YOUR INSTRUCTIONS: Recast the lines as a Markdown table with the columns "Row" and "Line". Cover the line with "The objects" through the end of the records, and leave out blank lines.

Excerpts from spatial question data:

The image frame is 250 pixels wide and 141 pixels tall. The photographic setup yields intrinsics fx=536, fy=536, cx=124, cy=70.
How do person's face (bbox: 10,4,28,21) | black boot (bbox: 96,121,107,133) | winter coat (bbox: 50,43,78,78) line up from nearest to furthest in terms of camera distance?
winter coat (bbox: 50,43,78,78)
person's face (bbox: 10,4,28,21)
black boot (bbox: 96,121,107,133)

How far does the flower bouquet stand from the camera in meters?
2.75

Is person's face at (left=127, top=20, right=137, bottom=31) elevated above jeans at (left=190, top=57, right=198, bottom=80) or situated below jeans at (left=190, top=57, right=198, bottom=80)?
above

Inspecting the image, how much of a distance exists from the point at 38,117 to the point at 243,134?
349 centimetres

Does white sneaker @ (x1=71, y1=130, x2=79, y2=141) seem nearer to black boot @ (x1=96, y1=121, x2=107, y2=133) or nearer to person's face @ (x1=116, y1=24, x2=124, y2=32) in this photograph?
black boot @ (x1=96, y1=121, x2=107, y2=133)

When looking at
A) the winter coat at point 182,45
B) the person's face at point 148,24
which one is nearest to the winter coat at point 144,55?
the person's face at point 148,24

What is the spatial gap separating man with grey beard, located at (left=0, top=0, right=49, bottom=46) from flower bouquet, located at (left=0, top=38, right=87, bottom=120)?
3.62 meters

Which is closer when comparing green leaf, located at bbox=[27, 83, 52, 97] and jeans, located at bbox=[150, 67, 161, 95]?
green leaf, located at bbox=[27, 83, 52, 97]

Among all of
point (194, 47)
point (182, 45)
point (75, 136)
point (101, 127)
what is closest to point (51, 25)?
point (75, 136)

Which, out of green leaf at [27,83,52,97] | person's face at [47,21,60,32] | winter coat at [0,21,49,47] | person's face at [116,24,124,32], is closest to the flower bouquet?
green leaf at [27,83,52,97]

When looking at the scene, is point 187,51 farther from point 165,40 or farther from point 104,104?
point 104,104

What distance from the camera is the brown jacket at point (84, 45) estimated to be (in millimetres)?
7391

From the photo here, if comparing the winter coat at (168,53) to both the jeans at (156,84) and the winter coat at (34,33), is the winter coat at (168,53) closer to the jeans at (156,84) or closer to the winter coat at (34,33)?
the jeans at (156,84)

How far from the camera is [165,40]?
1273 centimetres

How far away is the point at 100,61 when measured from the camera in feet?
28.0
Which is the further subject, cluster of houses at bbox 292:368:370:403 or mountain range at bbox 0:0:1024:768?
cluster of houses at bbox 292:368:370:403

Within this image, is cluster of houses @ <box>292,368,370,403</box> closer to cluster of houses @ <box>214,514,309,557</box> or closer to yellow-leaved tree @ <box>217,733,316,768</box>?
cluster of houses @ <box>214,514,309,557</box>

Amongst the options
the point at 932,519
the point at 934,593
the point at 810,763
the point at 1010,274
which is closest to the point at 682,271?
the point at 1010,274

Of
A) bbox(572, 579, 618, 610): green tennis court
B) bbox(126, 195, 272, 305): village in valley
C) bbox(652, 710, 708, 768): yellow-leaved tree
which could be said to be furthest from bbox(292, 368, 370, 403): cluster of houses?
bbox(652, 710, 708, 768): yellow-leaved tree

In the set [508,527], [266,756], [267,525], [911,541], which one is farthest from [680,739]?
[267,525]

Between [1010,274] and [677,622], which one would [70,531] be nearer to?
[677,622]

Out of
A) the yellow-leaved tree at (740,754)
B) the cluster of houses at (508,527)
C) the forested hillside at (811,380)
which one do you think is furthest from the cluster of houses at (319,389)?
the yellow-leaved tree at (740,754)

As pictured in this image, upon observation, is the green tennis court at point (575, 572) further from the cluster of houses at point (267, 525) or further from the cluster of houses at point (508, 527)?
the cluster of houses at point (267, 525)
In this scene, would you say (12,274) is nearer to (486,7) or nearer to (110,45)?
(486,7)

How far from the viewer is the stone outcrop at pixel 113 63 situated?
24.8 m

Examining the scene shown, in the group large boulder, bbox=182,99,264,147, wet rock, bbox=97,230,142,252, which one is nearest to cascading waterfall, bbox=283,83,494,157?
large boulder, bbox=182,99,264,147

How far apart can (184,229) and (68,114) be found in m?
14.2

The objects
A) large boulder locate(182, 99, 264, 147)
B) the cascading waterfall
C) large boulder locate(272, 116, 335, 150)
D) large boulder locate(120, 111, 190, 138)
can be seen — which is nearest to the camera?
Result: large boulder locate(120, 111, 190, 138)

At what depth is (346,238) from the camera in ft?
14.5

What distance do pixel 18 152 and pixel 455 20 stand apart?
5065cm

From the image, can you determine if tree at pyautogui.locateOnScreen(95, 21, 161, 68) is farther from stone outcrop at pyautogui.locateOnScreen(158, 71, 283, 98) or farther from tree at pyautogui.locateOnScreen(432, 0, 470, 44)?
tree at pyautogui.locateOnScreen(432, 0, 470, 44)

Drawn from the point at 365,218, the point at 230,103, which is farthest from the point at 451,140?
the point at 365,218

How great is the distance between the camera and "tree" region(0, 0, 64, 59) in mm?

TASK ANSWER:
| Row | Line |
|---|---|
| 1 | The objects |
| 2 | A) large boulder locate(182, 99, 264, 147) |
| 3 | B) the cascading waterfall |
| 4 | C) large boulder locate(272, 116, 335, 150) |
| 5 | D) large boulder locate(120, 111, 190, 138) |
| 6 | can be seen — which is nearest to the camera? |
| 7 | Result: large boulder locate(120, 111, 190, 138) |
| 8 | At what depth is (346,238) from the camera in ft? |
| 9 | 14.5 |
| 10 | What distance do pixel 18 152 and pixel 455 20 stand apart? |
| 11 | 5065cm |
| 12 | From the image, can you determine if tree at pyautogui.locateOnScreen(95, 21, 161, 68) is farther from stone outcrop at pyautogui.locateOnScreen(158, 71, 283, 98) or farther from tree at pyautogui.locateOnScreen(432, 0, 470, 44)? |
| 13 | tree at pyautogui.locateOnScreen(432, 0, 470, 44) |
| 14 | Drawn from the point at 365,218, the point at 230,103, which is farthest from the point at 451,140? |
| 15 | the point at 365,218 |
| 16 | How great is the distance between the camera and "tree" region(0, 0, 64, 59) in mm? |